Why is $AA^TAA^TAA^TAA^T$ larger than $AAAAA^TA^TA^TA^T$ for Gaussian $A$?

322 Views Asked by At

Suppose $A$ is a $d\times d$ matrix with IID standard normal entries.

Plots below compare value of $f(AA^TAA^TAA^TAA^T)$ and $f(AAAAA^TA^TA^TA^T)$ using 3 standard Schatten norms for $f$ and the former is consistently larger, why? enter image description here

Furthermore, we can compute expected values of $Tr(A\ldots)$ for $d=2$ and various permutations of $A$, and these two forms appear to be the extreme values.

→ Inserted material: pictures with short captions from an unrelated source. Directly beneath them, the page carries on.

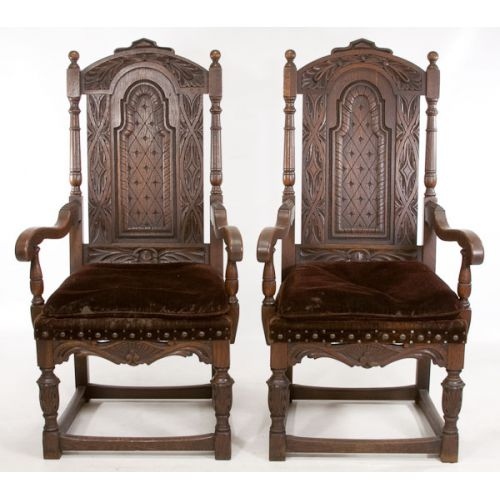 Throne Chairs in Brown Velvet Upholstery (2pcs)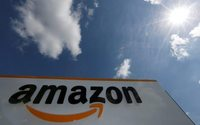 Amazon's push for one-day delivery dents profits, costs up 21%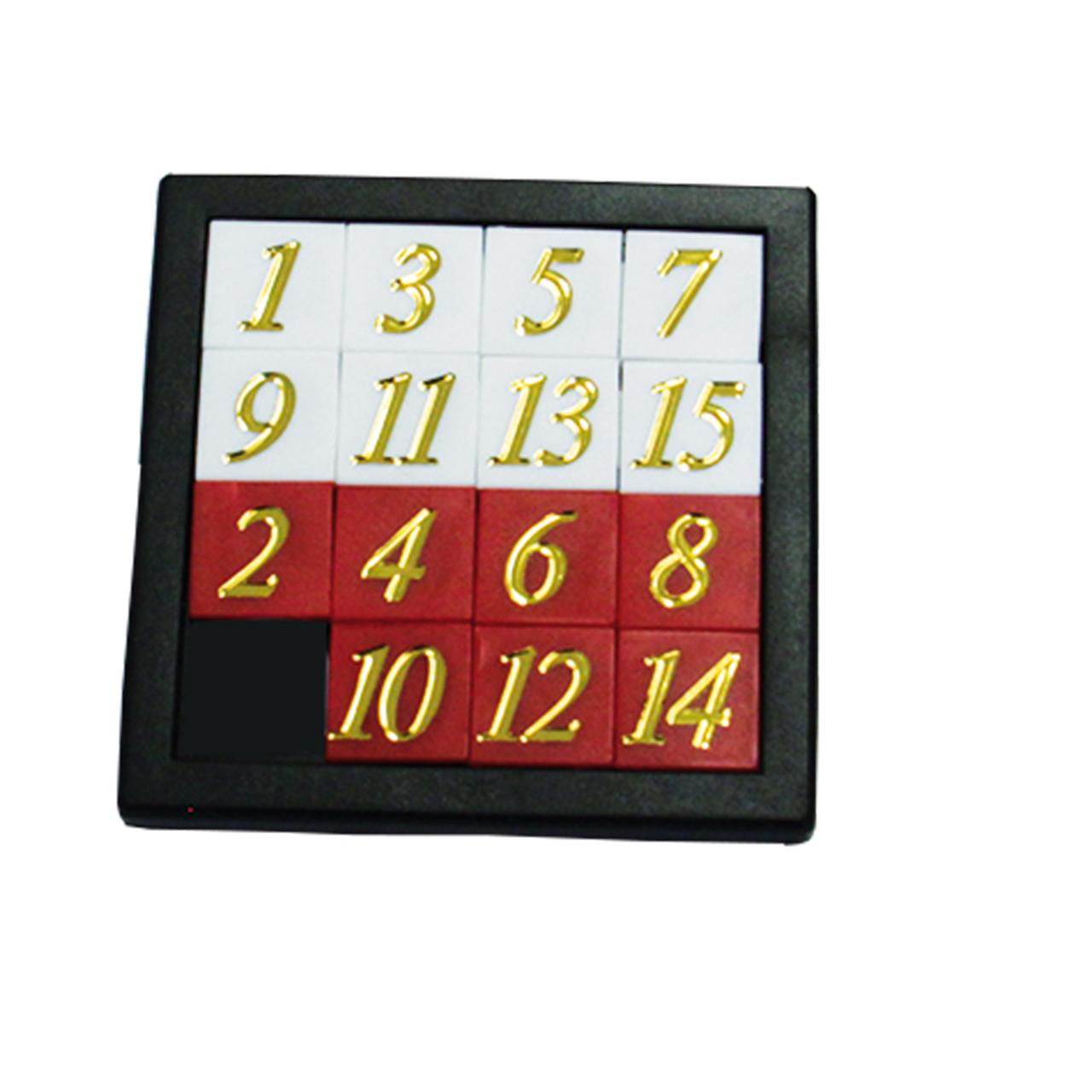 Zahlenschiebespiel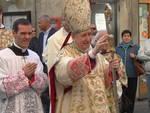 Olivieri Alvenga Vescovo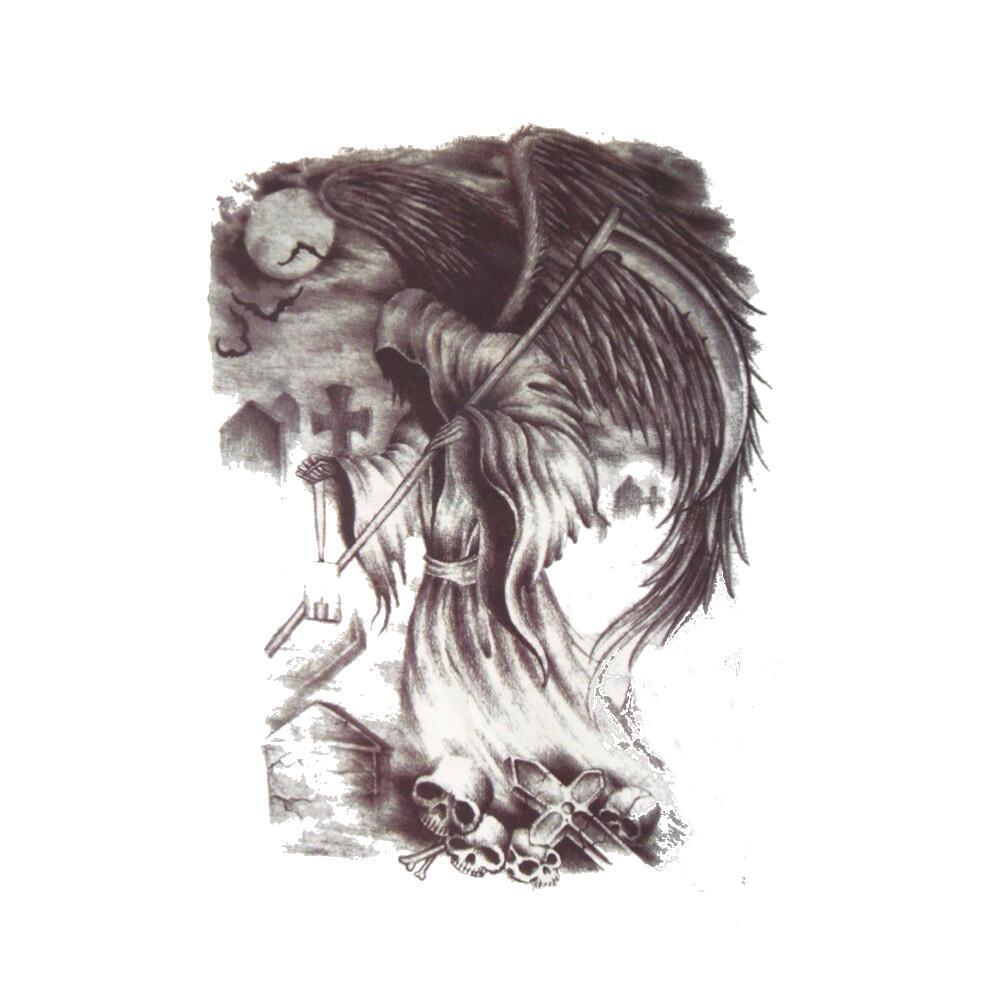 Ange Gardien Protecteur Tatouage faux tatouage ange diabolique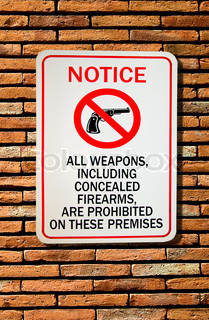 The Sign of no weapon allowed isolated on wall background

What's the easiest way to explain this?

getVal[d_, f_, sampler_] := (
   A = sampler[d];
   {Norm[
     A . A\[Transpose] . A . A\[Transpose] . A . A\[Transpose] . A . 
      A\[Transpose]], 
    Norm[A . A . A . A . A\[Transpose] . A\[Transpose] . 
      A\[Transpose] . A\[Transpose]]}
   );
dvals = Range[100, 200, 10];
funcs = {Norm[#, "Frobenius"] &, Norm, Tr};
sf = "Log";
dec[pairSeq_] := {{dvals, pairSeq[[All, 1]]}\[Transpose], {dvals, 
     pairSeq[[All, 2]]}\[Transpose]};
f = Norm;
plotFunc[f_, fname_, sampler_] := (
   ListLinePlot[dec[getVal[#, f, sampler] & /@ dvals], 
    PlotLabel -> fname, AxesLabel -> {"d", "value"}, 
    PlotLegends -> {"f(AA'AA'AA'AA')", "f(AAAAA'A'A'A')"}, 
    ScalingFunctions -> "Log"]
   );

randNormal[d_] := RandomVariate[NormalDistribution[], {d, d}];
randUniform[d_] := RandomVariate[UniformDistribution[], {d, d}];
randBernoulli[d_] := 
  N@RandomVariate[BernoulliDistribution[0.5], {d, d}];

sampler = randNormal;
TableForm[{{plotFunc[Norm, "f(A)=||A||", sampler],
    plotFunc[Tr, "f(A)=Tr(A)", sampler],
    plotFunc[Norm[#, "Frobenius"] &, 
     "f(A)=||A\!\(\*SubscriptBox[\(||\), \(F\)]\)", 
     sampler]}}\[Transpose]]
2

There are 2 best solutions below

0
On

If the entries are $a_{ij}$, $$\text{Tr}\left(A^4 (A^T)^4\right) = \sum_{i_1 i_2 \ldots i_8} a_{i_1 i_2} a_{i_2 i_3} a_{i_3 i_4} a_{i_4 i_5} a_{i_6 a_5} a_{i_7 i_6} a_{i_8 i_7} a_{i_1 i_8}$$ while $$ \text{Tr}\left((A A^T)^4\right) = \sum_{i_1 i_2 \ldots i_8} a_{i_1 i_2} a_{i_3 i_2} a_{i_3 i_4} a_{i_5 a_4} a_{i_5 i_6} a_{i_7 i_6} a_{i_7 i_8} a_{i_1 i_8}$$ But if the entries are iid standard normal the only terms whose expected value is nonzero are those where the eight factors are equal in pairs. For example, for a nonzero term in $\text{Tr}\left(A^4 (A^T)^4\right)$ you could have $a_{i_1 i_2} = a_{i_3 i _4}$, $a_{i_2 i_3} = a_{i_1 i_8}$, $a_{i_3 i_4} = a_{i_8 i_7}$, and $a_{i_4 i_5} = a_{i_6 i_5}$. But that would require all $i_k$ to be equal. It seems the second form allows more possibilities than the first. It should be possible (if rather tedious) to enumerate them.

0
On

Proof outline:

Restrict attention to $|M|$ where $MM^T=|M|^2$, aka the "matrix absolute value" or the "P.S.D term of the polar decomposition".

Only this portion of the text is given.